Japanese nurses helping a patient evacuate in the middle of the destruction.

The Japanese earthquake and tsunami of March 2011 is one of the greatest tragedies that I have ever seen. However, as with any tragedy, there are some lessons to be learned. If those lessons aren’t learnt, then a tragedy is just senseless destruction and pain. These are, in my opinion, the lessons that we can learn from this tragedy.

1.- Be happy and enjoy life. Life is so much more fragile than we think and we sometimes waste perfectly good moments over petty details. Some people in Japan went to work on that day, never imagining that when they came back, their families, houses, and even their whole towns would be gone. And while the earthquake is a epic-proportioned tragic, it doesn’t take much to change a life forever, a nervous thief with a gun, a drunk driver, a new virus. So, don’t bitch about how the valet parking got a dent in your car.

2.- Material things are not vital. Yes, it’s nice to buy things and enjoy them. There’s nothing wrong with that. But also take into consideration that they are just that: material things that can be replaced.
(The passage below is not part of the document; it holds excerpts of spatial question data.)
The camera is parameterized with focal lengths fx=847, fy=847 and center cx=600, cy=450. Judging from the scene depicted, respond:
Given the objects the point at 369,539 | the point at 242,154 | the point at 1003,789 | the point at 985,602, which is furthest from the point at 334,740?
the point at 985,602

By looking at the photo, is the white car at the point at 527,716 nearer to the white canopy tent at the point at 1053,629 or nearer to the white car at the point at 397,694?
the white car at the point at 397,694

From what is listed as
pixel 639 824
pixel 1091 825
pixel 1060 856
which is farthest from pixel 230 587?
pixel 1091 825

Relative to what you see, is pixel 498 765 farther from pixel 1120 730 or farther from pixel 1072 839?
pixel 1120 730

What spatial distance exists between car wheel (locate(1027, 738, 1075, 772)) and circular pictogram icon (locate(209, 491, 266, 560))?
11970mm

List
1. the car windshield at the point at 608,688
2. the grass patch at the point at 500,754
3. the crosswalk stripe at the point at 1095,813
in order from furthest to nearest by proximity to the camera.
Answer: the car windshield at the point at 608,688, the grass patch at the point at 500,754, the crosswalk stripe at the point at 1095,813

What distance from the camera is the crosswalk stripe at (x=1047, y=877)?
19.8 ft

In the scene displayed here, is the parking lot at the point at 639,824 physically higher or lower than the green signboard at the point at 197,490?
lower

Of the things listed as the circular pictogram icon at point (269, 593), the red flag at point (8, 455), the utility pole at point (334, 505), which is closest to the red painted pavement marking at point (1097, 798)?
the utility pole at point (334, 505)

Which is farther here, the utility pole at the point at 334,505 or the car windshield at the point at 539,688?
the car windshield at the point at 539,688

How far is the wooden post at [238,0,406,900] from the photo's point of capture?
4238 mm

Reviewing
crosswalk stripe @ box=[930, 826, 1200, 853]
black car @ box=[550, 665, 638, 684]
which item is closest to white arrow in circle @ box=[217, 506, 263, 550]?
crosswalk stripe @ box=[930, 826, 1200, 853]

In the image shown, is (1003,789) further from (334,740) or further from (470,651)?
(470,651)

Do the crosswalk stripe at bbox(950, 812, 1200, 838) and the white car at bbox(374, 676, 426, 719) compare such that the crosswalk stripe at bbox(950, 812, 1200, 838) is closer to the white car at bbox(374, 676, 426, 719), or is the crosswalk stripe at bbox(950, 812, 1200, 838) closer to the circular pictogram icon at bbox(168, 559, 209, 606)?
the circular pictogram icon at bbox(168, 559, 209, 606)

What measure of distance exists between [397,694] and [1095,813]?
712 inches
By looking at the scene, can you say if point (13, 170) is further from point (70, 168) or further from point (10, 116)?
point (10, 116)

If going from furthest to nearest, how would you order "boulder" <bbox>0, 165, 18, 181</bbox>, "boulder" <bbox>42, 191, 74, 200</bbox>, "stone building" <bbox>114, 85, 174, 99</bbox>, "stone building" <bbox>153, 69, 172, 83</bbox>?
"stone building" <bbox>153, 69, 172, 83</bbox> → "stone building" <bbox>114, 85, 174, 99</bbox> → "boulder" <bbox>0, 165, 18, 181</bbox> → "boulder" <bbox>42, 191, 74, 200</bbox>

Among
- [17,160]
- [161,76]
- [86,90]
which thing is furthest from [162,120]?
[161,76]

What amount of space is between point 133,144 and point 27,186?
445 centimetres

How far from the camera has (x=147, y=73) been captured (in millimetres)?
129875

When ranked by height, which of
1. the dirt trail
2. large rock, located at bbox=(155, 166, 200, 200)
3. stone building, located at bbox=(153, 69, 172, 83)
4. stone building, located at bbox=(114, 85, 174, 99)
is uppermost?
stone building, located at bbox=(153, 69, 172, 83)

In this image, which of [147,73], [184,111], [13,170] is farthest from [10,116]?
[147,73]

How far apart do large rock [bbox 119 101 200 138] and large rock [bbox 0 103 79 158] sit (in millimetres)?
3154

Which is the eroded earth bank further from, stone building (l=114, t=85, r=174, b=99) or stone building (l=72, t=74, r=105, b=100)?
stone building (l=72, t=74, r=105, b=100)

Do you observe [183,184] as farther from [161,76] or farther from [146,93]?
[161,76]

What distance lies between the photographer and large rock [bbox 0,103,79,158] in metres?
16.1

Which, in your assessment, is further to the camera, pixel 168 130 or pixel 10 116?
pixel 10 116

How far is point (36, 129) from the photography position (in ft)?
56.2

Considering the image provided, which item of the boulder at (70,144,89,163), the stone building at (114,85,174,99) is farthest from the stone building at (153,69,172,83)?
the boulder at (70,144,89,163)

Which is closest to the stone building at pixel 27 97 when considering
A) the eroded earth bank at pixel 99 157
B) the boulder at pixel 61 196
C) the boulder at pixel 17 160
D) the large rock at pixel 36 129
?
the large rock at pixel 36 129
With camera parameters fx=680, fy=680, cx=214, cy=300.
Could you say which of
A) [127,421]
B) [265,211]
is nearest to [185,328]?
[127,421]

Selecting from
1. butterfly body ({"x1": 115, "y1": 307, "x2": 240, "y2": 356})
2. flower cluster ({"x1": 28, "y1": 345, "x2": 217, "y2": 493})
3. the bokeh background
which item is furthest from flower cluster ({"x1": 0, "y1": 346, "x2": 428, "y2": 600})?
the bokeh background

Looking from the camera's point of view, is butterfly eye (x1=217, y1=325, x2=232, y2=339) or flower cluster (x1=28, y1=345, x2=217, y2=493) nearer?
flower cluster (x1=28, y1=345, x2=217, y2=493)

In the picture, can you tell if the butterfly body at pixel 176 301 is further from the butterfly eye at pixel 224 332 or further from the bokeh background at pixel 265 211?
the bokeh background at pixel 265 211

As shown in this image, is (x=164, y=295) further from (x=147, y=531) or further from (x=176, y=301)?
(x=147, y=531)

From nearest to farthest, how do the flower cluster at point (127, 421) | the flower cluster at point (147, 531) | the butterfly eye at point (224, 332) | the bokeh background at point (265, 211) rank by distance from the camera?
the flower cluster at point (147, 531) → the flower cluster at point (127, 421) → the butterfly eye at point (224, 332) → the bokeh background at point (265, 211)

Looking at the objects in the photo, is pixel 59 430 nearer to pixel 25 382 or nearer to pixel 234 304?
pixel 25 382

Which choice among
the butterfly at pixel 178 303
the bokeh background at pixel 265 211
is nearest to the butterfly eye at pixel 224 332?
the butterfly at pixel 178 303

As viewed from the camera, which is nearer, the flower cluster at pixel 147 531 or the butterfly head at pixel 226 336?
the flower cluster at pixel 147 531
It’s your life, your health, your feelings, your intelligence, your maturity, your spirituality that’s important.

3.- Are you prepared for when something happens to you or your family? While the tragedy was immense, Japan’s high level of preparedness saved them from a much bigger catastrophe. The Japanese prepared for an earthquake because they know that they live in an area where earthquakes are common. What are the most common dangers in your area? Crime? Poverty? Pollution? Flooding? Do you have a plan for you and your family on what to do in case of an emergency?

4.- Attitude is everything. The Japanese understand that the convenience of one is the inconvenience of everyone. Even during a tragedy of this magnitude, the people are calm and restrained. There are no panic attacks. There aren’t thieves looting from the abandoned houses and properties. There aren’t groups of people fighting over the distribution of food and water. Workers are unselfishly helping and doing their jobs and people are patiently making lines that are several blocks long until it’s their turn to get some food. I’m especially amazed by the people who are in the power plants, risking their lives to prevent meltdowns, and by the workers in the supermarket who in the middle of the earthquake stood there and tried to protect the products from falling and breaking.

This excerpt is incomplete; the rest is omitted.